◆ Selected text ◆
Highly recommended complementary resources include the official udpipe vignette available here and the POS and NER tutorial by Wiedemann and Niekler (2017) available here.

Prerequisite Tutorials

Before working through this tutorial, we recommend familiarity with:

Learning Objectives

By the end of this tutorial you will be able to:

  1. Explain what POS tagging is and why it is useful for linguistic analysis
  2. Interpret Penn Treebank and Universal Dependencies POS tagsets
  3. POS-tag English, German, and Spanish texts using udpipe
  4. Extract noun phrases using dependency traversal and UPOS sequence scanning
  5. POS-tag text and annotate multiple documents using cleanNLP
  6. Generate and interpret dependency parse trees
  7. Apply POS tagging to a multi-text corpus and summarise results across documents and languages
Citation

Schweinberger, Martin. 2026. Part-of-Speech Tagging and Dependency Parsing in R. Brisbane: The Language Technology and Data Analysis Laboratory (LADAL). url: https://ladal.edu.au/tutorials/postag/postag.html (Version 2026.05.01).

LADAL Tool

A notebook-based interactive tool that allows you to upload your own texts, POS-tag them, and download the annotated output is available via the LADAL Binder:

Click here to open the interactive POS-tagging notebook.


What Is Part-of-Speech Tagging?

Section Overview

What you will learn: The definition of POS tagging; the difference between rule-based, dictionary-based, and statistical tagging; how the Penn Treebank and Universal Dependencies tagsets differ; and what dependency parsing adds on top of POS tagging

Annotation and Word Classes

Many analyses of language data require that we distinguish different parts of speech (also called word classes or grammatical categories). The process of assigning a word-class label to each token in a text is called part-of-speech tagging, commonly abbreviated as POS-tagging or PoS-tagging.

Consider the sentence:

Jane likes the girl.

Each token can be classified as belonging to a grammatical category:

Token POS tag Category
Jane NNP Proper noun (singular)
likes VBZ Verb (3rd person singular present)
the DT Determiner
girl NN Noun (singular)

POS tags are not ends in themselves — they are the foundation for a wide range of downstream analyses: extracting noun phrases, studying syntactic change, comparing registers, identifying argument structure, and building features for machine learning classifiers.

How Taggers Work

There are three broad approaches to automatic POS tagging:

Rule-based tagging uses manually crafted morphological and contextual rules — for example, if a word ends in -ment, tag it as NN. These are transparent but brittle: most words are class-ambiguous and the number of rules required grows rapidly.

◆ Stored data ◆
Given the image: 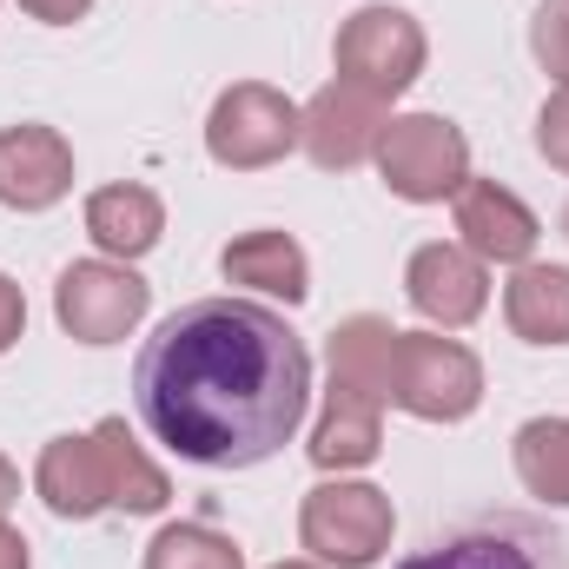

◆ Problems to solve ◆
**a.** Using the POS-tagging tutorial excerpt, answer these:
(i) Which R package is named in the learning objectives for POS-tagging English, German, and Spanish texts?
(ii) What Penn Treebank tag is assigned to "likes" in the example sentence?
(iii) What example rule is given for rule-based tagging?
**b.** Continue the POS-tagging tutorial excerpt, starting after its last sentence on rule-based tagging.
The material above comes from a source separate from the POS-tagging tutorial excerpt.

◆ Outputs for the tasks ◆
**a.**
(i) udpipe
(ii) VBZ
(iii) If a word ends in -ment, tag it as NN.

**b.**
Dictionary-based tagging looks each word up in a pre-compiled lexicon and assigns the most frequent tag. This works well for known words but fails on out-of-vocabulary items and on class-ambiguous words like studies (verb or noun depending on context).

Statistical tagging — the dominant modern approach — uses a manually annotated training corpus to learn the conditional probability that a given word receives a given POS tag given its surrounding context. Contemporary systems use neural sequence models that achieve close to human inter-annotator agreement on standard benchmarks. All packages covered in this tutorial rely on statistical models.

Penn Treebank and Universal Dependencies

Two tagsets are in widespread use:

The Penn English Treebank (PTB) tagset (Marcus, Santorini, and Marcinkiewicz 1993) uses 36 fine-grained, English-specific tags (e.g. VBZ for 3rd-person singular present verb vs VBP for non-3rd-person). It is used by openNLP and appears in the xpos column of udpipe output.

The Universal Dependencies (UD) tagset (Nivre 2016) provides 17 coarse-grained UPOS tags consistent across all languages — making cross-linguistic comparison straightforward. It appears in the upos column of udpipe and in cleanNLP output.

Tag

Description

Examples

CC

Coordinating conjunction

and, or, but

CD

Cardinal number

one, two, three

DT

Determiner

a, the

EX

Existential there

There was a party

FW

Foreign word

persona non grata

IN

Preposition or subordinating conjunction

in, of, because

JJ

Adjective

good, bad, ugly

JJR

Adjective, comparative

better, nicer

JJS

Adjective, superlative

best, nicest

LS

List item marker

a., b., 1.

MD

Modal

can, would, will

NN

Noun, singular or mass

tree, chair

NNS

Noun, plural

trees, chairs

NNP

Proper noun, singular

John, CIA

NNPS

Proper noun, plural

Johns, CIAs

PDT

Predeterminer

all this marble

POS

Possessive ending

John's, parents'

PRP

Personal pronoun

I, you, he

PRP$

Possessive pronoun

mine, yours

RB

Adverb

very, enough, not

RBR

Adverb, comparative

later

RBS

Adverb, superlative

latest

RP

Particle

up, off

SYM

Symbol

CO2

TO

to

to

UH

Interjection

uhm, uh

VB

Verb, base form

go, walk

VBD

Verb, past tense

walked, saw

VBG

Verb, gerund or present participle

walking, seeing

VBN

Verb, past participle

walked, thought

VBP

Verb, non-3rd person singular present

walk, think

VBZ

Verb, 3rd person singular present

walks, thinks

WDT

Wh-determiner

which, that

WP

Wh-pronoun

what, who

WP$

Possessive wh-pronoun

whose

WRB

Wh-adverb

how, where, why

A comparison of the two tagsets for the most frequent categories:

PTB tag(s) UPOS tag Meaning
NN, NNS, NNP, NNPS NOUN / PROPN Noun / proper noun
VB, VBD, VBG, VBN, VBP, VBZ VERB Verb
JJ, JJR, JJS ADJ Adjective
RB, RBR, RBS ADV Adverb
DT, PDT DET Determiner
IN ADP / SCONJ Adposition or subordinating conjunction
CC CCONJ Coordinating conjunction
PRP, PRP$ PRON Pronoun
MD AUX Auxiliary

Dependency Parsing

Dependency parsing goes beyond POS tagging to identify the syntactic relations between tokens — which word is the head of which dependent, and what grammatical role the dependent plays (subject, object, modifier, etc.). The result is a directed tree rooted at the main predicate.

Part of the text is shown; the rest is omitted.